Start of TASK INPUTS

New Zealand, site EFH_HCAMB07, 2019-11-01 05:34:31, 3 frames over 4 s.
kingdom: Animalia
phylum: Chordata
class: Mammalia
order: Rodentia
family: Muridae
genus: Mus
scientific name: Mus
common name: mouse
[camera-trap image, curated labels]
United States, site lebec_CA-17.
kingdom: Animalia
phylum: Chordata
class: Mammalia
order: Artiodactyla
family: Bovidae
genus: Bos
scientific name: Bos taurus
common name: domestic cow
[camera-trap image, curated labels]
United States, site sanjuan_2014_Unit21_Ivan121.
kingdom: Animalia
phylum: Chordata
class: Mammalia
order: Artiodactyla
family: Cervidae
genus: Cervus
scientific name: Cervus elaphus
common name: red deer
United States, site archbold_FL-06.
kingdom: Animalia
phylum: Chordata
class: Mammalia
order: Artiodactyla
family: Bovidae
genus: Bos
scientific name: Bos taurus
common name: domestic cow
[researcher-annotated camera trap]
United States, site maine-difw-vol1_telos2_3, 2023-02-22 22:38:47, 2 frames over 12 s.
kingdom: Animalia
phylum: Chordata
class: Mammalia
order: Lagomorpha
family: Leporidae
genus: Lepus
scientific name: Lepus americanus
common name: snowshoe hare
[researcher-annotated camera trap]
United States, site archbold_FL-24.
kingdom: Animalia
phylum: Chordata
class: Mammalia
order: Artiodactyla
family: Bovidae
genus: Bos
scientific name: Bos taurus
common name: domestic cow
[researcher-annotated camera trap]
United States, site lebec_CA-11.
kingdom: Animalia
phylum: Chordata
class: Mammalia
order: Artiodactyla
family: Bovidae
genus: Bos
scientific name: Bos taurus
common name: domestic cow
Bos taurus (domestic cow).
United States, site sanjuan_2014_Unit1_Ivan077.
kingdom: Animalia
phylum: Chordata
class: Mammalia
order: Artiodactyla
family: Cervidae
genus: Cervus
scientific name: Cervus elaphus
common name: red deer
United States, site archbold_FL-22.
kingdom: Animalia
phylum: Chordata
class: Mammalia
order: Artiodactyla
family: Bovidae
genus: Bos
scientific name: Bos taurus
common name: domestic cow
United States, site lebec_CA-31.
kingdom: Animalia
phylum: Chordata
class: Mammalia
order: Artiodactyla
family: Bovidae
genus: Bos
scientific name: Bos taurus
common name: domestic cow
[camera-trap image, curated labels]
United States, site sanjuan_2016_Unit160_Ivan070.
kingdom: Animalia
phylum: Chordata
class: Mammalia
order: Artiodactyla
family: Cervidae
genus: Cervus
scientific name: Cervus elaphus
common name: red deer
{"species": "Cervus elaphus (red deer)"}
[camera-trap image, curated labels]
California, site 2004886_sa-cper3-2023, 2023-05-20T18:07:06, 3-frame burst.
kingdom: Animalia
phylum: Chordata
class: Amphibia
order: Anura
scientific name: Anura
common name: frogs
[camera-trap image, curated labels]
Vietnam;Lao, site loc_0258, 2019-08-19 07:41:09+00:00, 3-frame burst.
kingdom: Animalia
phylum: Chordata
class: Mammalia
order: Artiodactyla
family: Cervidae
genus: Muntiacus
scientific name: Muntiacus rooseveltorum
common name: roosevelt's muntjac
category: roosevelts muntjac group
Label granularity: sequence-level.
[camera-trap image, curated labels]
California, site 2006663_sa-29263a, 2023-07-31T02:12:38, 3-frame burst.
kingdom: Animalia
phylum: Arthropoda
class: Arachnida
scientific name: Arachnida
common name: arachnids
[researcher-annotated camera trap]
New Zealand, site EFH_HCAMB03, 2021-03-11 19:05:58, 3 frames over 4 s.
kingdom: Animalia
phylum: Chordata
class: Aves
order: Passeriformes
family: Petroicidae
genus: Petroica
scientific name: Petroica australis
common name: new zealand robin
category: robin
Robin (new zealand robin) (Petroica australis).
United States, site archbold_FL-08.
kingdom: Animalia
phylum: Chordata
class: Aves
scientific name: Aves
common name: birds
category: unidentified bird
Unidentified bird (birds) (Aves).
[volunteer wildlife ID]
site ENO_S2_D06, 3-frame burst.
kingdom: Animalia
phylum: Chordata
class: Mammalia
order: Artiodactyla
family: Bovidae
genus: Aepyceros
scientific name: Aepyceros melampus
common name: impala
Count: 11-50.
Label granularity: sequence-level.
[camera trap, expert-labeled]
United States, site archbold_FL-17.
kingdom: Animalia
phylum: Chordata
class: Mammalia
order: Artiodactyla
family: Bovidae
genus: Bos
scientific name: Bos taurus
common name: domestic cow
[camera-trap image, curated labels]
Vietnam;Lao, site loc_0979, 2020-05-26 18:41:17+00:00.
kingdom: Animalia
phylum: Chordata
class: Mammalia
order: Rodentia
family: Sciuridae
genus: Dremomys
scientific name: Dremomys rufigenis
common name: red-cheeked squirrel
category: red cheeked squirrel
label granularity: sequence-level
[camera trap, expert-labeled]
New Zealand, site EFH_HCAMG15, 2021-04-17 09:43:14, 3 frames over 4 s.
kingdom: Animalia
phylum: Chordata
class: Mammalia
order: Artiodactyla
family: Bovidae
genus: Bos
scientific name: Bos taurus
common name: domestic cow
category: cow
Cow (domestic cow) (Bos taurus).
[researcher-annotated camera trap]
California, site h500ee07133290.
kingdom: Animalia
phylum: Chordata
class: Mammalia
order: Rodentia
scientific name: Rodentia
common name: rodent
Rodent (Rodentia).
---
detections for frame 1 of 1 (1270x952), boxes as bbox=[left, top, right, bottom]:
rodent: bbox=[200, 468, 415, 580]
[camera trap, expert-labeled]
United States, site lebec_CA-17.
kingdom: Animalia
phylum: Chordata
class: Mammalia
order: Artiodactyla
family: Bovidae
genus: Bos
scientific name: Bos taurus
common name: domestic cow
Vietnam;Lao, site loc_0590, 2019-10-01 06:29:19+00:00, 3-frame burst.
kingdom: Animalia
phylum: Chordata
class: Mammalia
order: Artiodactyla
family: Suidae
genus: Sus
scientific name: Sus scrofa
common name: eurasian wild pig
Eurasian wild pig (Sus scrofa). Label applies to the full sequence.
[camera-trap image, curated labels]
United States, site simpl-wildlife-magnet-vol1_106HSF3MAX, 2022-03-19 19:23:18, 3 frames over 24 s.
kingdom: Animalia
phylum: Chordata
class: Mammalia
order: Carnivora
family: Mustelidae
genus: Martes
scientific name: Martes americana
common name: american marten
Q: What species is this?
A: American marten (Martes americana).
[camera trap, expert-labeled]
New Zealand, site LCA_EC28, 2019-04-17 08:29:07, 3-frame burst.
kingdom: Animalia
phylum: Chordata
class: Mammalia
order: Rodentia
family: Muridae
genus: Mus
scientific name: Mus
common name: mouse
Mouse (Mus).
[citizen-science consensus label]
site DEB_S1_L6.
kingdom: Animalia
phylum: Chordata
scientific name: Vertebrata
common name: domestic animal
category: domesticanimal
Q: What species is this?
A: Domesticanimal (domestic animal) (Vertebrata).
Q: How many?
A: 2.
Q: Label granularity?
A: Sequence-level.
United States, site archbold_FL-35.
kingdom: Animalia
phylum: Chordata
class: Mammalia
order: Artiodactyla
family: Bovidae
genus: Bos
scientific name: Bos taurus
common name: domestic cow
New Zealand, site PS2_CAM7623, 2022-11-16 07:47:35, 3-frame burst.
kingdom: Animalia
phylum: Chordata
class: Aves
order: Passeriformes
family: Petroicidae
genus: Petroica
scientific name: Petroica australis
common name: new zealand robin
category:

End of TASK INPUTS

> _PROBLEM DESCRIPTION_
Could you work out how many lines above contain the string "level"? Answer with the number only.

> _WRITTEN RESPONSE_
4